If the hardest part of programming is reading, understanding, and debugging other people’s code, our jobs are about to get a lot harder with a bunch of AIs running around spitting out 90% accurate code.

[+] hn_throwaway_99|3 years ago|reply

Hmm, a little frustrated because I feel like a lot of comments here are missing the forest for the trees.

For example, as someone who works with financial software, I don't see Karpathy's "Software 2.0" replacing, say, account ledgering software anytime soon. "Yeah, we calculate our clients' balances correctly 99.9% of the time!" isn't going to cut it.

But I don't think that's what Karpathy is arguing. There is a large set of problem domains where Karpathy's Software 2.0 is a much better solution than what he calls Software 1.0. For example, even in finance, stuff like fraudulent transaction detection, or financial security software for intrusion detection, is very well-suited to Software 2.0.

So yes, I think Software 1.0 will always be around, but I don't think it makes sense to use it for domains where Software 2.0 is a better fit. What I feel like Karpathy is arguing for is really now a recognition that Software 2.0 really is a whole new paradigm shift, and we need better tooling (he uses "GitHub for Software 2.0" as an example) to support it.

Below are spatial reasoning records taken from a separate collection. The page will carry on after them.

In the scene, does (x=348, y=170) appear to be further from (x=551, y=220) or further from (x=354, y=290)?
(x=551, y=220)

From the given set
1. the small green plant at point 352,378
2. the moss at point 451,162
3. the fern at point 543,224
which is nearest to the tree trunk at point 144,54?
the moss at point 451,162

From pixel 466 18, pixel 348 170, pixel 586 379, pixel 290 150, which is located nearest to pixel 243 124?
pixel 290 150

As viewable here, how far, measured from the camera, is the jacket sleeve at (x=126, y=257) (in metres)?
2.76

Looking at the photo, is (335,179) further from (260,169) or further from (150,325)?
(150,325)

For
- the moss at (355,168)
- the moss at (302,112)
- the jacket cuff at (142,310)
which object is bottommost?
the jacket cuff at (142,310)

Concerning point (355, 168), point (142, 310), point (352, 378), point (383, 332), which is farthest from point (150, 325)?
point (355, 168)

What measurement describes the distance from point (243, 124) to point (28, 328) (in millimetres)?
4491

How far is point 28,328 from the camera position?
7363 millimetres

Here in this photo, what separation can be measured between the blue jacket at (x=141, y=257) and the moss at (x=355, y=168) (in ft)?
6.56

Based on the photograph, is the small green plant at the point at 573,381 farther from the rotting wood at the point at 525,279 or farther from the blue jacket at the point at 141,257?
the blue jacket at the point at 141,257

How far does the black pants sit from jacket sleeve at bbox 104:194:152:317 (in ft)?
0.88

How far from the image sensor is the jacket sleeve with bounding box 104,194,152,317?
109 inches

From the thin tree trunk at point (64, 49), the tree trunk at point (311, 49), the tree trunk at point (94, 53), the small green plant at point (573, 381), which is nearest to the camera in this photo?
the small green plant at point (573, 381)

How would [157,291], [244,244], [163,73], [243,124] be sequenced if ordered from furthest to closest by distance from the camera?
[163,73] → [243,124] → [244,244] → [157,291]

[+] obviouslynotme|3 years ago|reply

I agree that almost no Software 1.0 will be effected by this. Software 2.0 will start doing the jobs humans do now because Software 1.0 can't, e.g. security guard, customer support, as well as your examples.

The real interesting things will be Software 1.0 and 2.0 working together. You use 1.0 to run and validate the work of 2.0 that is guided by prompts. An example of this would be using prompts to generate source code that is compiled and tested. The real TDD is only writing tests and letting Software 2.0 create the code for you. This extends to other work like engineering as well.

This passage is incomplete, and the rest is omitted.